Green provides us with a bunch of fun additions and lets us go even deeper on the Sisters with Essence Warden.

This is very much a speculative build and one I have yet to try. Essence Warden lets us eschew Auriok Champion for additional Turn 1 lifegain options, and Gavony Township really helps our late-game. With the lack of Human synergies, we have dropped that package in favor of more utility, made even more effective by the addition of Collected Company. Having said that, I am not sure we have effective enough hits for Company, as hitting two Sisters will often feel awful. Time will tell.

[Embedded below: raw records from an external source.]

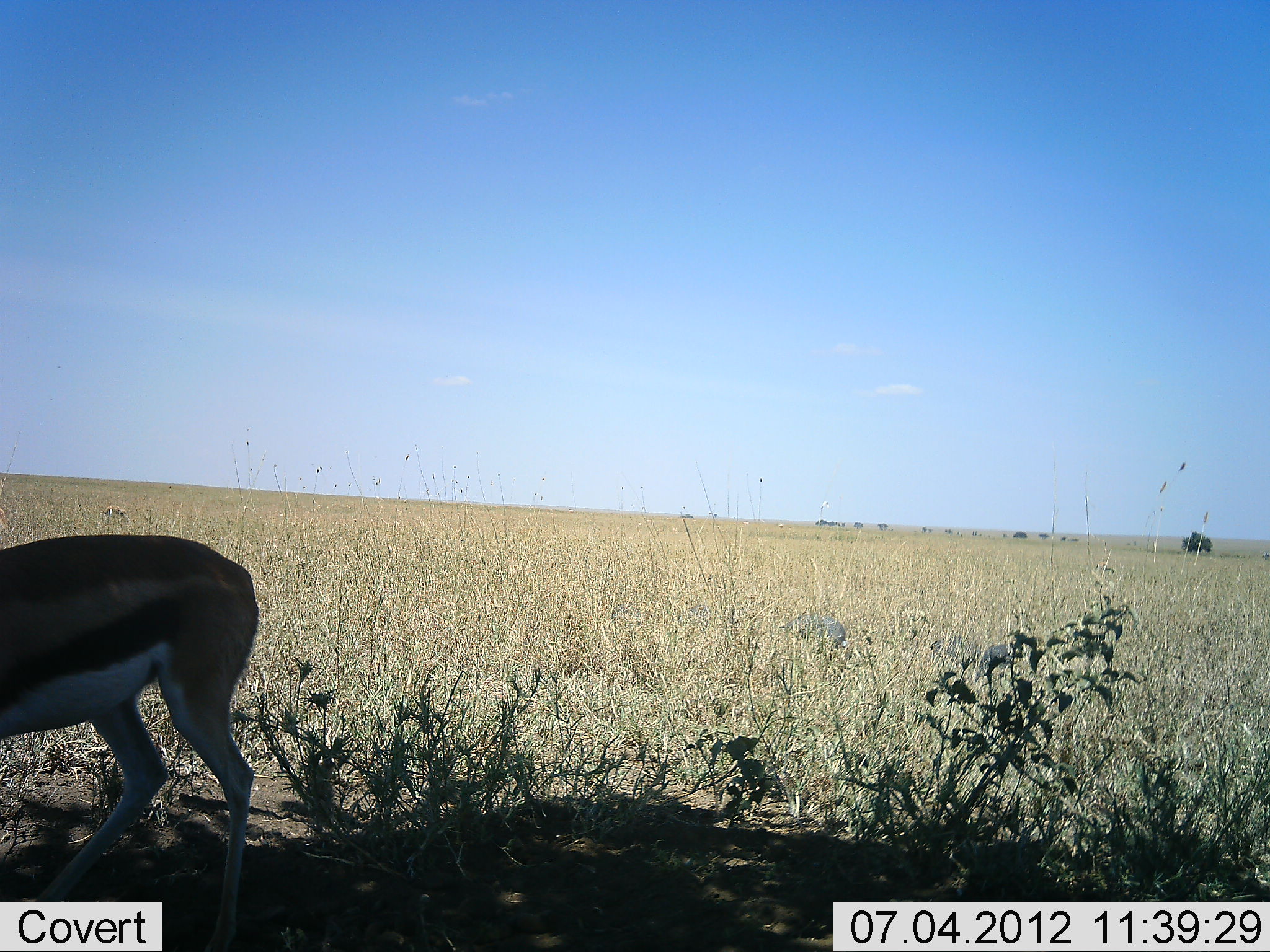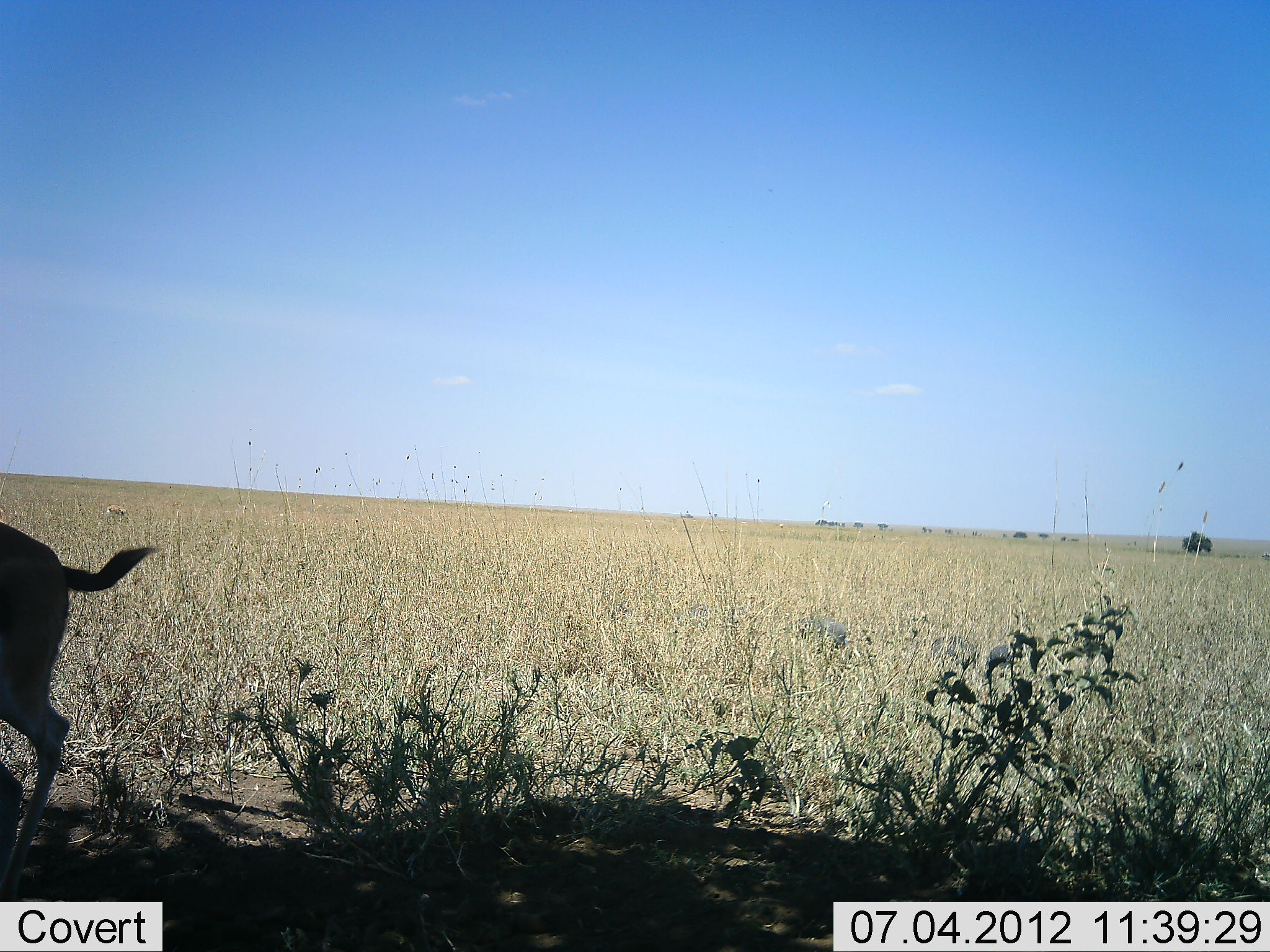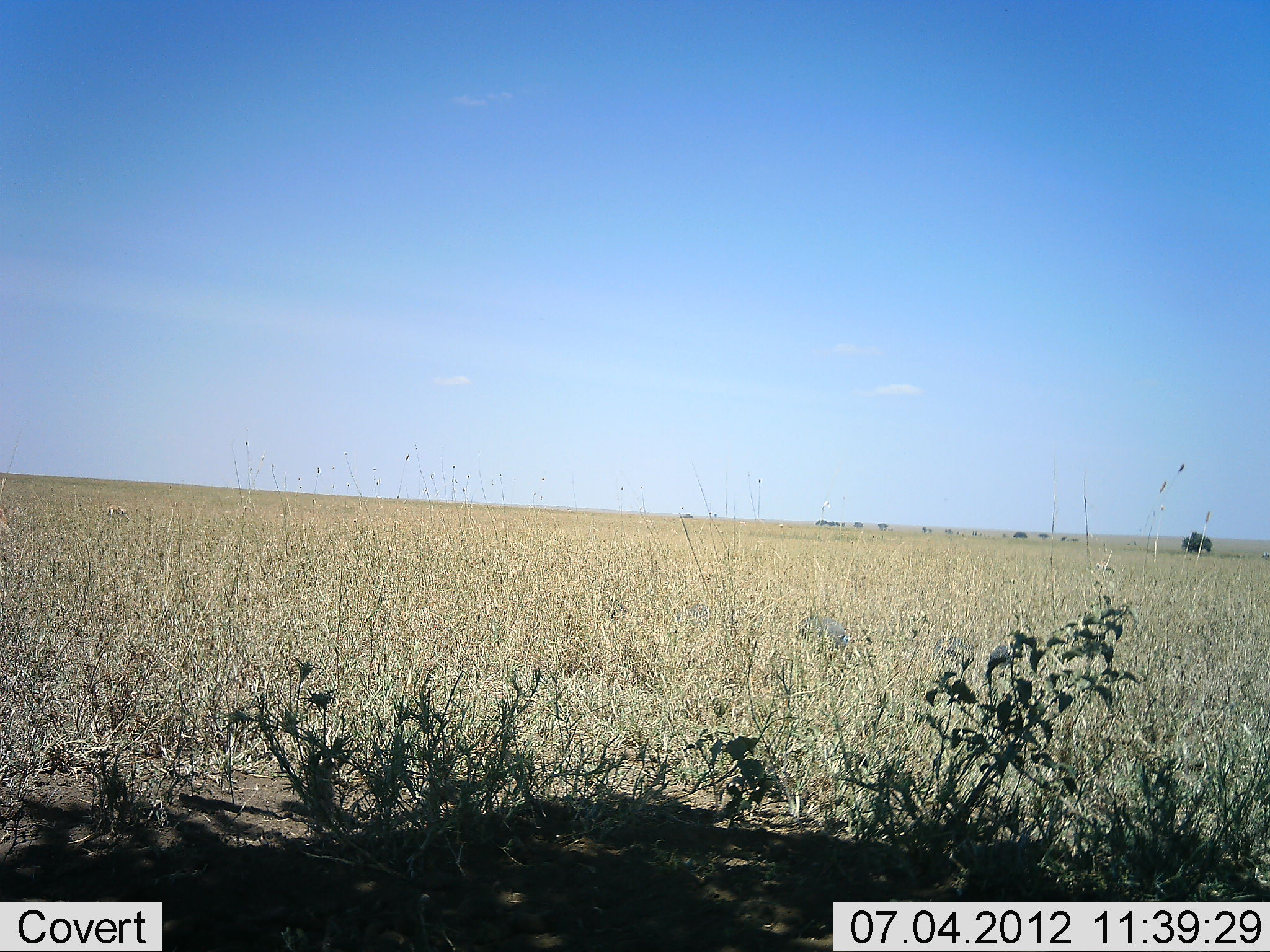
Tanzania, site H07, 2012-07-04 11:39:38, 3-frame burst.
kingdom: Animalia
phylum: Chordata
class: Mammalia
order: Artiodactyla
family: Bovidae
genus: Eudorcas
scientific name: Eudorcas thomsonii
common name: thomson's gazelle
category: gazellethomsons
Gazellethomsons (thomson's gazelle) (Eudorcas thomsonii), count 1. Behavior (volunteer vote fractions): standing 0%, resting 0%, moving 100%, interacting 0%. Young present (vote fraction): 0%. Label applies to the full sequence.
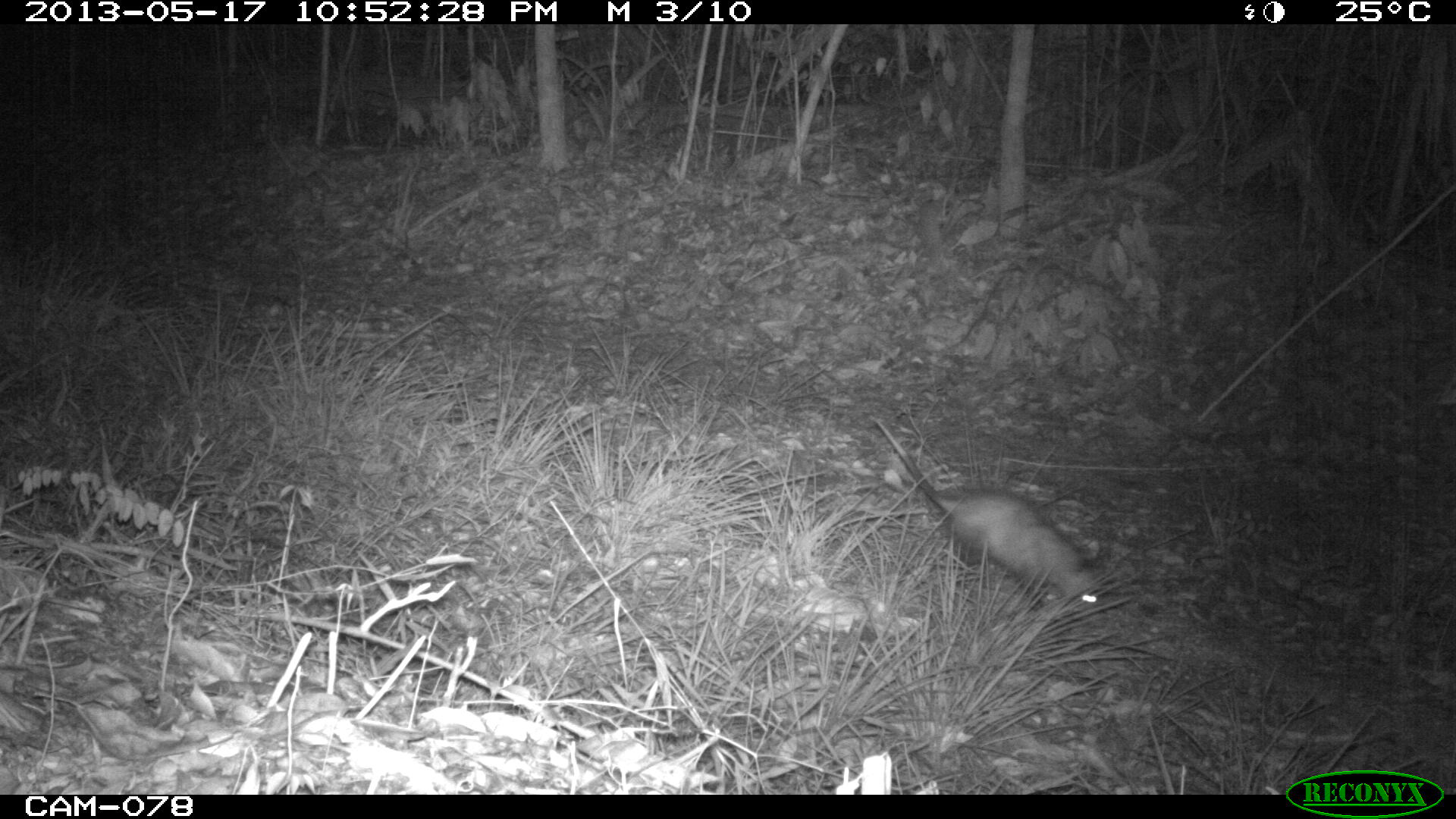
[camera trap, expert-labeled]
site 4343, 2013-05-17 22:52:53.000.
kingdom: Animalia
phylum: Chordata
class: Mammalia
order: Didelphimorphia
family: Didelphidae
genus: Didelphis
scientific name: Didelphis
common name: american opossums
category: didelphis sp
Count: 1.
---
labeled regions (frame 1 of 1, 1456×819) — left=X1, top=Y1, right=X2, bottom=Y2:
didelphis sp: left=869, top=413, right=1101, bottom=603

The color combination does give us access to some excellent gold cards in Renegade Rallier and Voice of Resurgence, as well as Chord of Calling as a strict upgrade to Ranger of Eos. Fetching up an Archangel of Thune mid-combat could just end the game on the spot. Renegade Rallier has proven its power in the format already, and in this deck it gets to return Serra Ascendant, which can’t be bad. We also get access to Rhonas the Indomitable, which not only forces through a giant Ajani’s Pridemate but will probably be able to attack himself quite often.

If we wanted to stay with the Human subtheme, we do get Mayor of Avabruck and Hamlet Captain to add to the above mono-white list:

Pretty straightforward gameplan here, once again taking advantage of the fact that we have access to Collected Company. As we said earlier, hitting two Thalia’s Lieutenants at once is a very powerful effect, and Collected Company helps us there. Of all the decks listed, this one feels like it can make the most of the 1/1 army, and that is a big deal. Not many decks can race this, I feel.

What, No Blue?!

I have yet to find a reason to play W/U Soul Sisters. Blue decks just do not want to play out a lot of cheap creatures, and they rarely care about life. I am hopeful that this will change at some point, but unless we get a significant change in blue’s philosophy, it seems unlikely.